**DESCRIPTION OF THE TASK**: Starting at the top of the entries below, write out each line up to and including the one containing "the crime families of new york - 5". Leave the pictures out.

INFORMATION START

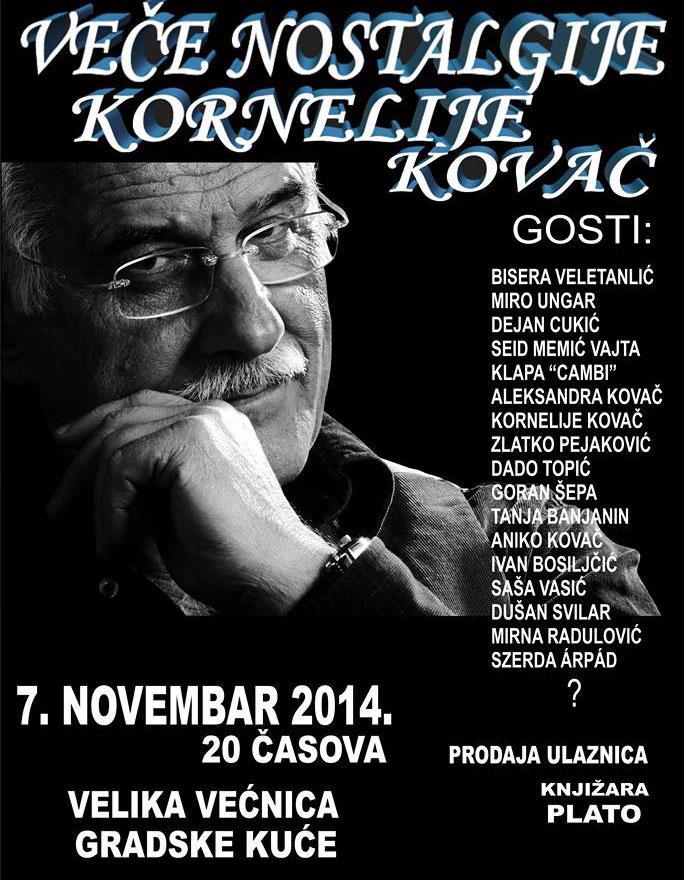 Kornelije-Kovac-vece-nostalgije-plakat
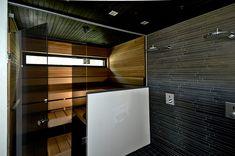 Saunagalleria I SUN SAUNA Oy I Ideoita saunaremonttiin, saunaideat Home Spa, Blinds, Curtains, Sun, Room, Furniture, Home Decor, Bedroom, Decoration Home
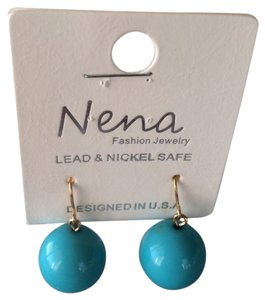 Nena Turquoise blue ball drop earrings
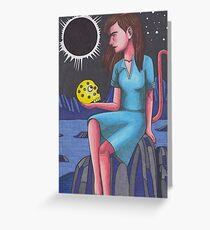 Blackstar Greeting Card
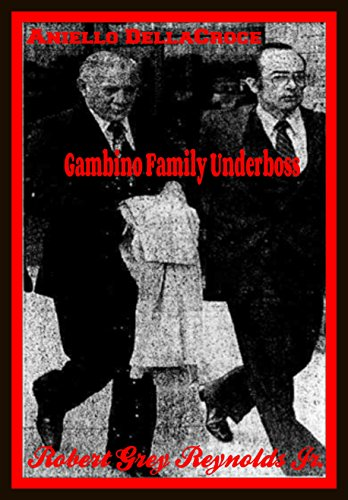 the crime families of new york - 5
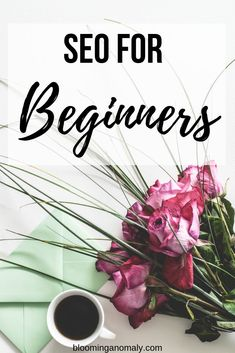 SEO for Beginners is a starting guide on how to use search engine optimization. This is great for WordPress users Seo Marketing, Digital Marketing Strategy, Marketing Ideas, Media Marketing, Seo Optimization, Search Engine Optimization, Seo Software, Software Development, Best Seo Tools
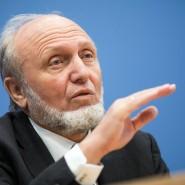 Hans-Werner Sinn leitete jahrelang das Ifo-Institut in München.
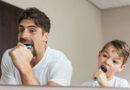 Colgate stellt bahnbrechende Technologie zur Revolution der Mundhygiene vor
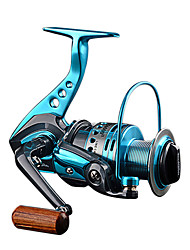cheap -Fishing Reel Spinning Reel 5.5:1 Gear Ratio+12 Ball Bearings Hand Orientation Exchangable Sea Fishing / Lure Fishing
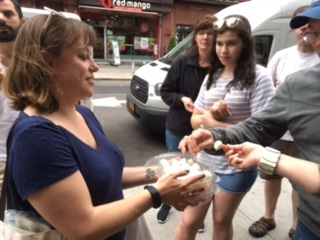 Big Onion ethnic food tour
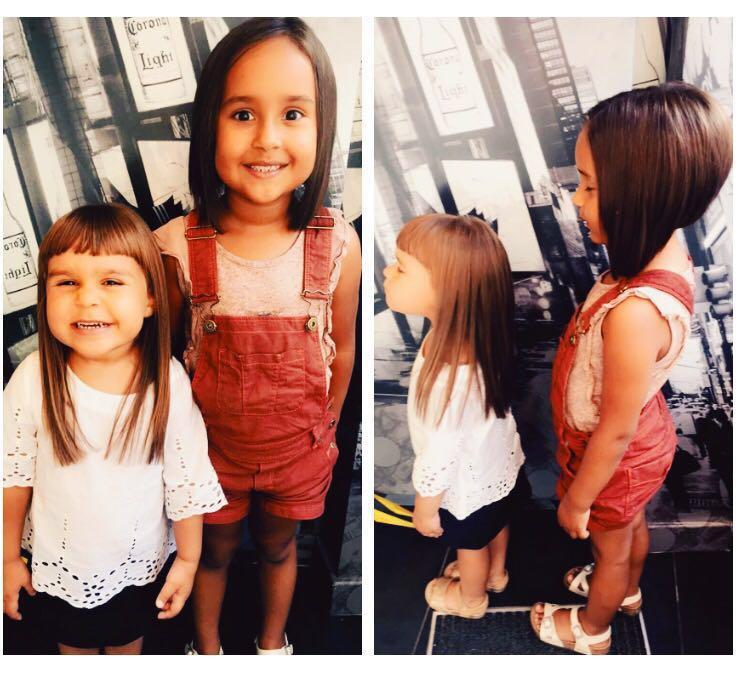 sisters ;)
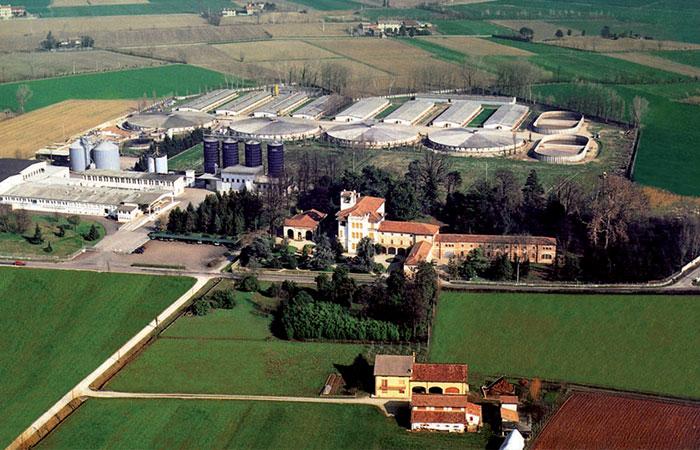 brazzale-history-year_1995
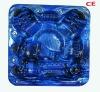 S600 modern design led lighting 91 jets 6 seater outdoor whirlpool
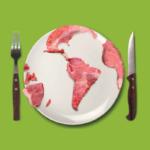 Impactos da carne no meio ambiente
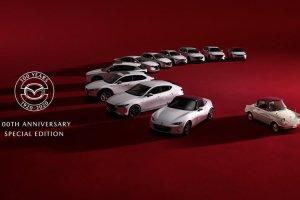Επετειακές εκδόσεις για τα 100 χρόνια της Mazda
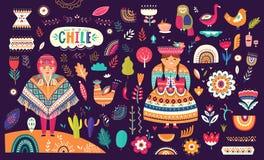 Samling av Chile symboler stock illustrationer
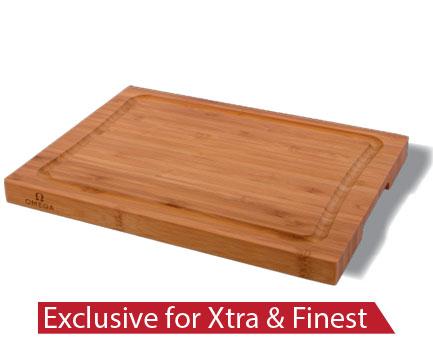 Omega Chopping Board
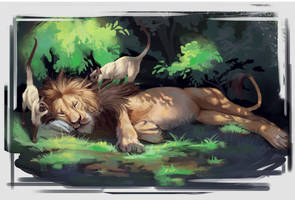 Lazy Lion by TehChan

INFORMATION END

**EXERCISE RESULT**:
 Kornelije-Kovac-vece-nostalgije-plakat
 Saunagalleria I SUN SAUNA Oy I Ideoita saunaremonttiin, saunaideat Home Spa, Blinds, Curtains, Sun, Room, Furniture, Home Decor, Bedroom, Decoration Home
 Nena Turquoise blue ball drop earrings
 Blackstar Greeting Card
 the crime families of new york - 5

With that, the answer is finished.